Outre le théâtre et le cinéma, la médiathèque, avec ses 3 000 abonnés et ses actions hors les murs, est notre troisième outil culturel. Elle participe, par exemple, à ce que nous appelons les « Quartiers d’été », en direction des populations les moins favorisées, plus spécifiquement pour les enfants qui ne peuvent pas partir en vacances. Nous travaillons à leur offrir, gratuitement, toutes les activités sportives et culturelles auxquelles ils peuvent aspirer. Là aussi avec succès : la dernière édition a accueilli plus de 1 000 jeunes sur les différentes activités et spectacles. Ainsi, au début d’un spectacle donné dans le quartier « Politique de la ville », ils nous regardaient avec méfiance installer les gradins pour la représentation, puis, peu à peu, les plus jeunes d’abord, les adultes ensuite, tous sont tous descendus de leurs appartements… La jauge, prévue initialement à 80 personnes, a rapidement été débordée pour dépasser 150 personnes !

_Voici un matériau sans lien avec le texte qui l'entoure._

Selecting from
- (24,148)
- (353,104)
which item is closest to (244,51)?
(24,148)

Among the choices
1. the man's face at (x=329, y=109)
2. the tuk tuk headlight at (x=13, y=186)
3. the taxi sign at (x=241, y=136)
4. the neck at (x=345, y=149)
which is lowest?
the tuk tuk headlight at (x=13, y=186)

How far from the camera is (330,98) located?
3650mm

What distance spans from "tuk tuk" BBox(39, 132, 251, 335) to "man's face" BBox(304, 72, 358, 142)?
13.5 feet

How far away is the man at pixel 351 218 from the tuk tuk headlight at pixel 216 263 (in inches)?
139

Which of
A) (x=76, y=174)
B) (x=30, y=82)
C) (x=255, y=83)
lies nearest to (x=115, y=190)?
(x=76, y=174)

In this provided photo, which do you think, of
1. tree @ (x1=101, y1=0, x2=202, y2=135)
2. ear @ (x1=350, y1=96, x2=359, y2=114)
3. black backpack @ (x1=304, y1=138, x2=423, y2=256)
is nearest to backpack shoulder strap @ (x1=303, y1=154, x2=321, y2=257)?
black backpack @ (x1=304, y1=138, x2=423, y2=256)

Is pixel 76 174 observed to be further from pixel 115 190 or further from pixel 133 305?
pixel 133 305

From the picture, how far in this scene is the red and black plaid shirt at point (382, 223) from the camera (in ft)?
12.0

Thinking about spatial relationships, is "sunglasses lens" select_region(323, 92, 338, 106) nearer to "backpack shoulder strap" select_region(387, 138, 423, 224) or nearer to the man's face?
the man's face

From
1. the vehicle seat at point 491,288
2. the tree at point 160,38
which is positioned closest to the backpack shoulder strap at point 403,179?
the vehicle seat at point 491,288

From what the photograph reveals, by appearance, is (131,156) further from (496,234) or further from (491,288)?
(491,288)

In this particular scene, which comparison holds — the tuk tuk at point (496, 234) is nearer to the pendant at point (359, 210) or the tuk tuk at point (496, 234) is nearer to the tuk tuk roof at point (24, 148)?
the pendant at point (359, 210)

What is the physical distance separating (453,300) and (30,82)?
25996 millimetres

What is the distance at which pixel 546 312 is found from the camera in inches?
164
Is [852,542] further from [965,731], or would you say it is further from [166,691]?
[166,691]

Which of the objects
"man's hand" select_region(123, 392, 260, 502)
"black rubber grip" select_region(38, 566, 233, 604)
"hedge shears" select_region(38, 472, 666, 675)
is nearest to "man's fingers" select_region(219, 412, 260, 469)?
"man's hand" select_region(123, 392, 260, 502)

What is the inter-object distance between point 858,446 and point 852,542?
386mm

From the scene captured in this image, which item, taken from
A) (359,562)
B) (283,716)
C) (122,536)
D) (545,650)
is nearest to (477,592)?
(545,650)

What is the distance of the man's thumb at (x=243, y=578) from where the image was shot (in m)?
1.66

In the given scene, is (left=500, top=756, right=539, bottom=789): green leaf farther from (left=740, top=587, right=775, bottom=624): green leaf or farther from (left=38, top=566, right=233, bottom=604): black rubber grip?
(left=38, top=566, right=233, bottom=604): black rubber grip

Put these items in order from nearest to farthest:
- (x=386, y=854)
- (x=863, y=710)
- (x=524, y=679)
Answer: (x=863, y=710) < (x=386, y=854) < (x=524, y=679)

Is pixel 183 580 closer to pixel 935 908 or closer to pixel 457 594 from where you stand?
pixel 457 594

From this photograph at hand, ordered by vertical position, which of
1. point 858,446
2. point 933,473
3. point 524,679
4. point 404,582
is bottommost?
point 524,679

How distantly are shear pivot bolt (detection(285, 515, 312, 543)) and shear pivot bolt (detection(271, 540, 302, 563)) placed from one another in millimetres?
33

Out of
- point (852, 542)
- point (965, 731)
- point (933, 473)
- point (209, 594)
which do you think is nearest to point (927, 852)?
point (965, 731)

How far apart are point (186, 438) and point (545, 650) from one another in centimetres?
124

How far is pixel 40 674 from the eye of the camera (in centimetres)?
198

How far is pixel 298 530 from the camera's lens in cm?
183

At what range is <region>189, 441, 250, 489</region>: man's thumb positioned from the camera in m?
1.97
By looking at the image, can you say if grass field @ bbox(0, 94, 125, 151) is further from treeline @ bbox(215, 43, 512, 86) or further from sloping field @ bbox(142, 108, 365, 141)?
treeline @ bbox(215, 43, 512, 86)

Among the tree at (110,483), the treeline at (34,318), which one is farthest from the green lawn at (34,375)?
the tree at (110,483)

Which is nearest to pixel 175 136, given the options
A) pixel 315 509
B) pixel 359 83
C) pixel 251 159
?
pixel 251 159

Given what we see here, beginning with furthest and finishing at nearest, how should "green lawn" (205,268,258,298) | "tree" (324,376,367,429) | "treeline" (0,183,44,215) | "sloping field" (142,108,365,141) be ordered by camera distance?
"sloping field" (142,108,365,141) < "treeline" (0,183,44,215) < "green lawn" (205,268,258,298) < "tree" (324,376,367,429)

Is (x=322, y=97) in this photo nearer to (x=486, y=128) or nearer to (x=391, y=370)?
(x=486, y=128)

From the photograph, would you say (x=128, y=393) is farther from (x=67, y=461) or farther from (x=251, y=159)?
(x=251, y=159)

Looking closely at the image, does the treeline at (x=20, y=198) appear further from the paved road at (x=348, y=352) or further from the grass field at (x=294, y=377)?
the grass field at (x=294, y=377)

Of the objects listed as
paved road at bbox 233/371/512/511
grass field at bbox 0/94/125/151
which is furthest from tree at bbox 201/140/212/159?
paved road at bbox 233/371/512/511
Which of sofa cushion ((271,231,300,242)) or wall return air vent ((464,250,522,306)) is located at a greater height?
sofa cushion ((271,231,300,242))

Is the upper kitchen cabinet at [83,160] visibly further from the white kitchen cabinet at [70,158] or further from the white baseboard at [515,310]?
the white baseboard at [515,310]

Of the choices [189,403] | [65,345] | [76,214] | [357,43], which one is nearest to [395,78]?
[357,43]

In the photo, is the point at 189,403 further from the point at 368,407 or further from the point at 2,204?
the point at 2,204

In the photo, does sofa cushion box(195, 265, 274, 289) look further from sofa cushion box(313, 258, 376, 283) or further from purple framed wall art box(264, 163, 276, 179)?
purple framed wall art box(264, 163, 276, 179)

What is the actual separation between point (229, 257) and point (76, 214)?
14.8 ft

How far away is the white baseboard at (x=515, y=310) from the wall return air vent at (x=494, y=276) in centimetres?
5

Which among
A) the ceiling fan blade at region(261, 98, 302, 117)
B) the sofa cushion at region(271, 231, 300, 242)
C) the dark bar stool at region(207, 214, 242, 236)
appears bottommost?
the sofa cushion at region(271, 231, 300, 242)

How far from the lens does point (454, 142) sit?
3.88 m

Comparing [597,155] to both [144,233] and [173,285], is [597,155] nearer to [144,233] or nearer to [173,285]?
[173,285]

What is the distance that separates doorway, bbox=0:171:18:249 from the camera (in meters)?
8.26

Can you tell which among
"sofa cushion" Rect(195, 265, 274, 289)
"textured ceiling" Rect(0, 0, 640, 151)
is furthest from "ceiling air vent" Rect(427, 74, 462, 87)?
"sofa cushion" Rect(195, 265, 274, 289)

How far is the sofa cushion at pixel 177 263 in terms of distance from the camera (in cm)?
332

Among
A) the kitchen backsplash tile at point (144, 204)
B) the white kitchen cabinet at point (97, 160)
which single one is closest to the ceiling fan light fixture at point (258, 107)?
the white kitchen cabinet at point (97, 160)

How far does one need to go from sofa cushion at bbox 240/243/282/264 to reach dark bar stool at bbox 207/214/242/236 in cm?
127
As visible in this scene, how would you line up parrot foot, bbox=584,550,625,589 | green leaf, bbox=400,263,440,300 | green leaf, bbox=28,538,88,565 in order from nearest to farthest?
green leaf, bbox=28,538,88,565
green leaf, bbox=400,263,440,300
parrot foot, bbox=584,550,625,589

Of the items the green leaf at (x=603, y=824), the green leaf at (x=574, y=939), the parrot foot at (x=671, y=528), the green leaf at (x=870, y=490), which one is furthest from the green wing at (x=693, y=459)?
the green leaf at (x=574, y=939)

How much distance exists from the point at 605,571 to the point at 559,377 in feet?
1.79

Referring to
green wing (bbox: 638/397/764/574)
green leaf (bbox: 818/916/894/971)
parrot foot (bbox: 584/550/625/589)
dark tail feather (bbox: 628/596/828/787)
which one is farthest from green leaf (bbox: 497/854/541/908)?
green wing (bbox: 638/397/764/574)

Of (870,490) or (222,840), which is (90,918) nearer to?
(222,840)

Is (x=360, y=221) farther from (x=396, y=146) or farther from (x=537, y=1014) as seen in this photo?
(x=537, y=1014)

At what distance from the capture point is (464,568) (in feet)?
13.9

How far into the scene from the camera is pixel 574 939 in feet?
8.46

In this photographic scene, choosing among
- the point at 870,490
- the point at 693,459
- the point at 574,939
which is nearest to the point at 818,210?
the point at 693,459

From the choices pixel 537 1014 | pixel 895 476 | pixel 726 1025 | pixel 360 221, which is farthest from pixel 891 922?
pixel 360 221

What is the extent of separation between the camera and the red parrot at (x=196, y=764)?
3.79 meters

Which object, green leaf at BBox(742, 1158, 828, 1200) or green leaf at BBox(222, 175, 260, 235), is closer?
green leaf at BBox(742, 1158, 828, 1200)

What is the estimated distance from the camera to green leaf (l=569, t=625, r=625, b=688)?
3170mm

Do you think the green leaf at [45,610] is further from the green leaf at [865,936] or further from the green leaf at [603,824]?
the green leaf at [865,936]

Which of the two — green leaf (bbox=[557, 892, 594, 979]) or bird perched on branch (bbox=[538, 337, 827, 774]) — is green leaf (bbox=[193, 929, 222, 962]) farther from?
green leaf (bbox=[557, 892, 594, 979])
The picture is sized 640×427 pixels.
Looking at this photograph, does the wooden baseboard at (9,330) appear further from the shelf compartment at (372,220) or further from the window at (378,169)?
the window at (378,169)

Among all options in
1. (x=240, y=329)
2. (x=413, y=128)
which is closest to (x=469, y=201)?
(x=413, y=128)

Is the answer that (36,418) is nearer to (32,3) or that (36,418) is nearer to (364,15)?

Nous essayons d’articuler le plus possible les activités proposées par la médiathèque et le théâtre/cinéma autour de diverses thématiques comme la violence à l’école, l’exclusion, les problématiques de genre… en partenariat avec des associations. Plus largement, nous avons mis en place un Pass Sport & Culture de façon que l’argent ne soit pas une barrière pour accéder aux activités culturelles ou sportives.
Je crois beaucoup au maillage culturel, vertical, horizontal et du point de vue géographique. Ce n’est qu’à cette condition, à mon sens, qu’une politique culturelle fait pleinement sens. Et là, la FNCC a sans doute un rôle à jouer pour montrer l’importance des liens entre collectivités…
Quelles sont vos principales difficultés ?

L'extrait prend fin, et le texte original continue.